» **Exercise directions**:
Lay out the records from the line containing "Is small rock" through the end of the records as a two-column CSV with the headers text and answer. Give one row per record, and put each value in a single quoted field with its line breaks turned into spaces.

» **Information given**:

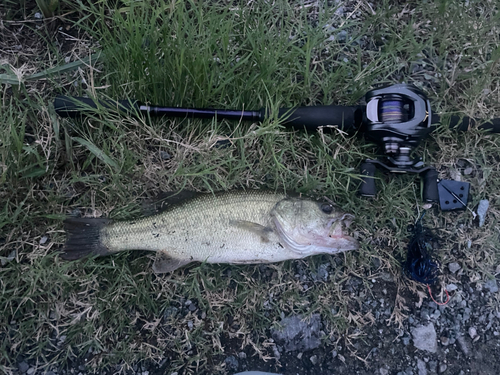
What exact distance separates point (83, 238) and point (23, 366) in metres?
1.12

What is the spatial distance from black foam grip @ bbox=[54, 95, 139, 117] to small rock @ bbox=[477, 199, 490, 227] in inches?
121

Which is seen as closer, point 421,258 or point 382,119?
point 382,119

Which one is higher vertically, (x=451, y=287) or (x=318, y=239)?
(x=318, y=239)

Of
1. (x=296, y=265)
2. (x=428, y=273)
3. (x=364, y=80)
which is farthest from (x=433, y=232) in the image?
(x=364, y=80)

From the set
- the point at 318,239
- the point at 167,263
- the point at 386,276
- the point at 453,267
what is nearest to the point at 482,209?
the point at 453,267

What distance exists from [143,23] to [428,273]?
306cm

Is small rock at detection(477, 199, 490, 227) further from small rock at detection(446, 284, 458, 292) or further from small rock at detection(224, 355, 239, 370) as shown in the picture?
small rock at detection(224, 355, 239, 370)

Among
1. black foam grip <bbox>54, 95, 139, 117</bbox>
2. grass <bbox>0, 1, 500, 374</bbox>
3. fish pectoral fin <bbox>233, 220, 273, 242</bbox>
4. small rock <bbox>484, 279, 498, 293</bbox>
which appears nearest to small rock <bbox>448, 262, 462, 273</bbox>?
grass <bbox>0, 1, 500, 374</bbox>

» **Answer to this problem**:
text,answer
"Is small rock at detection(477, 199, 490, 227) further from small rock at detection(446, 284, 458, 292) or further from small rock at detection(224, 355, 239, 370) as shown in the picture?","small rock at detection(224, 355, 239, 370)"
"Among 1. black foam grip <bbox>54, 95, 139, 117</bbox> 2. grass <bbox>0, 1, 500, 374</bbox> 3. fish pectoral fin <bbox>233, 220, 273, 242</bbox> 4. small rock <bbox>484, 279, 498, 293</bbox> which appears nearest to small rock <bbox>448, 262, 462, 273</bbox>?","grass <bbox>0, 1, 500, 374</bbox>"